Along with the budget, he will present a vote-on-account to seek Parliament's sanction for spending till July.
By tradition, the interim budget does not contain proposals seeking to tinker with direct taxes, nor are there any policy announcements, although there may be some sops for the common man and sectors that need help.
Earlier, Mr Chidambaram had indicated he may tweak excise duties and service tax rates in the interim budget in an apparent bid to boost the economy, but he may not pursue key reform legislation due to lack of political consensus.
(Read: Finance Minister may cut excise duty to woo voters)

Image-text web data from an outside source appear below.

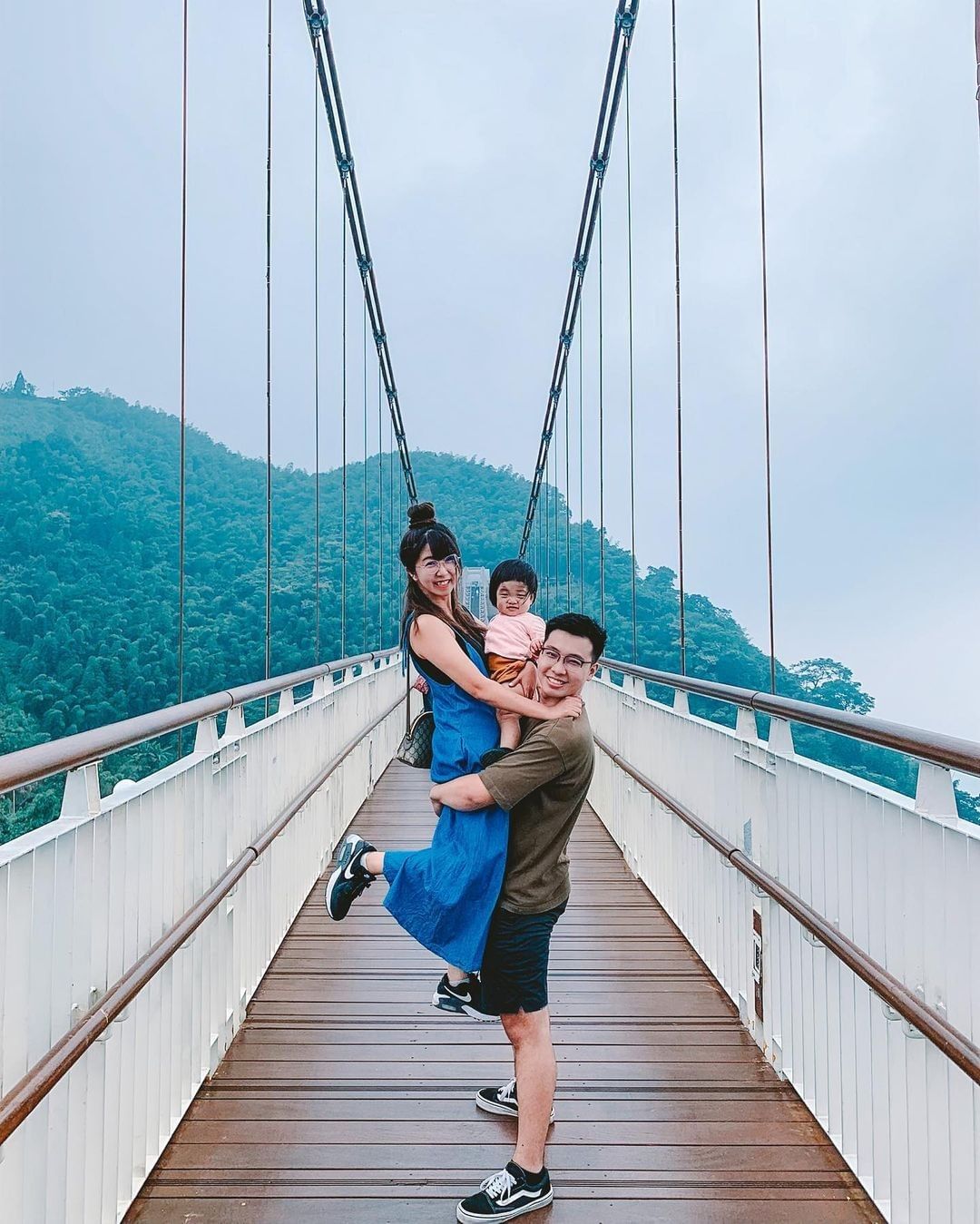 可愛的一家人下次到太平雲梯就這樣拍照吧照片授權感謝 @shiaushiau -⠀歡迎在您的貼文 #travelalishan 或 ...
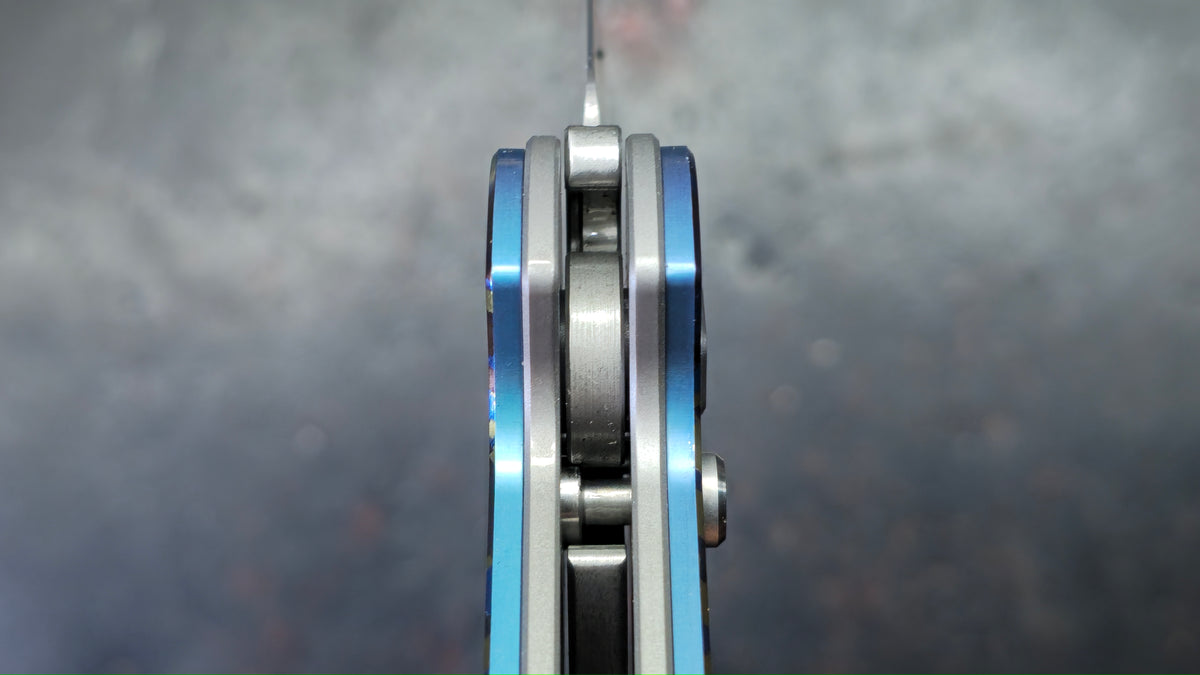 Twosun TS648 ButtonLock Camo Titanium Handle D2 Blade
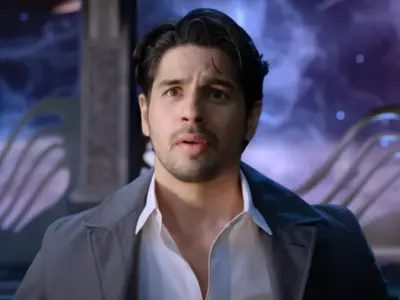 Sidharth Malhotra Opens Up On Seeing Extremes; Confesses Having Good Looks Wasn't Favourable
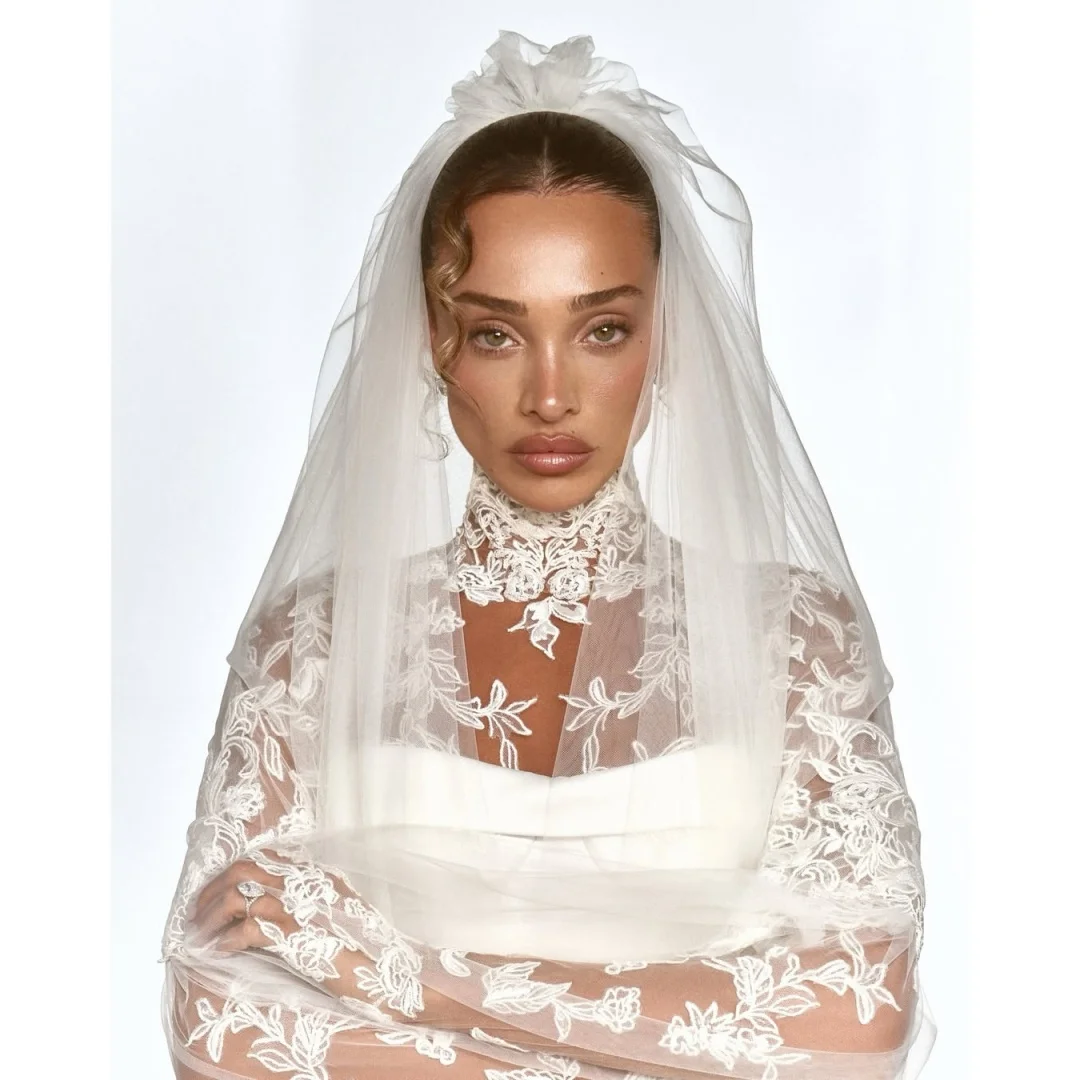 Tokyo Customized Cathedral Train Ball Gown Wedding Dress Lace Appliques vestidos de noche High Neck Long Sleeve Evening Dresses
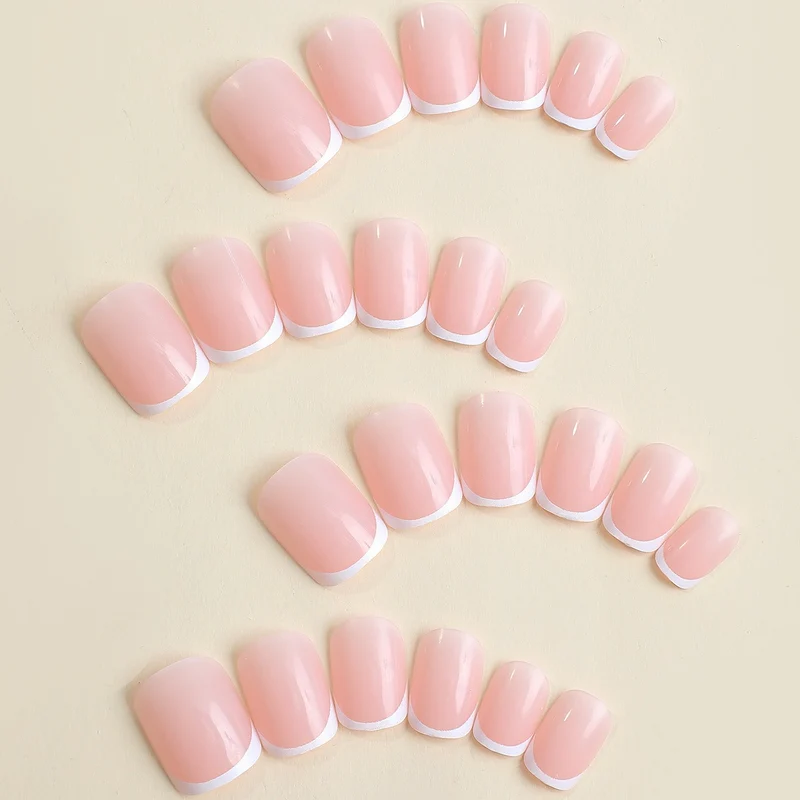 Kunstnagelset mit kreativen Tier- und Glitzerdetails Karnz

"In 2004, Mr Jaswant Singh made a 12-page speech. In 2009, Mr Mukherjee made an 18-page speech. So I have two numbers to choose from between 12 to 18. We can make any proposal short of amending any law," he had said.
"We cannot propose amendments to the Income Tax Act, Customs Act or the Excise Act. But any proposal short of amending a law can be made. We can also outline a vision for the future."
It would be interesting to see if Mr Chidambaram continues with the super-rich tax in 2014-15 as well, but indications are he may choose not to since it would need amendment of the law.
In the last Budget, the government imposed a 10 per cent surcharge for a year (2013-14 fiscal) on people earning income above Rs 1 crore. It covered 42,800 individuals and entities.
The minister is expected to use the opportunity to highlight the achievements of the UPA-II government and focus on how the government has been able to contain the fiscal deficit and the current account deficit, notwithstanding the difficult global situation.
The full Budget for 2014-15 will be presented by the new government in June-July.
Mr Chidambaram may explain why economic growth slowed to a decade's low of 4.5 per cent in 2012-13 and outline steps taken by the government to put India back on a high-growth trajectory.
(Also read: Interim budget key for markets in near term: experts)
Although the Central Statistics Office (CSO) has estimated a growth rate at 4.9 per cent in this financial year, Prime Minister Manmohan Singh had said it would exceed 5 per cent once the figures were revised.
Key reform measures such as the insurance bill, the goods and services tax (GST) and the direct tax code (DTC) are not likely to be taken up by the outgoing UPA government for want of political consensus.
In an election year, governments have traditionally presented an interim budget or vote-on-account, a shorter version of the budget.
The government, sources said, will come out with revised estimates for tax collection in 2013-14 and projections for the next financial year.
As per current indications, the fiscal deficit this financial year is expected to be less than 4.8 per cent of GDP estimated in the budget, mainly on account of expenditure compression and higher realisation from the 2G spectrum auction.
The fiscal consolidation road map requires the government to contain the fiscal deficit at 4.2 per cent of GDP in 2014-15.
Mr Chidambaram had on several occasions said he had drawn a red line for the fiscal deficit and it would not be breached.
The current account gap, which was a major concern last year, is likely to narrow to below $50 billion, or 2.5 per cent of GDP. It had touched a record high of $88.2 billion, or 4.8 per cent of GDP, in 2012-13.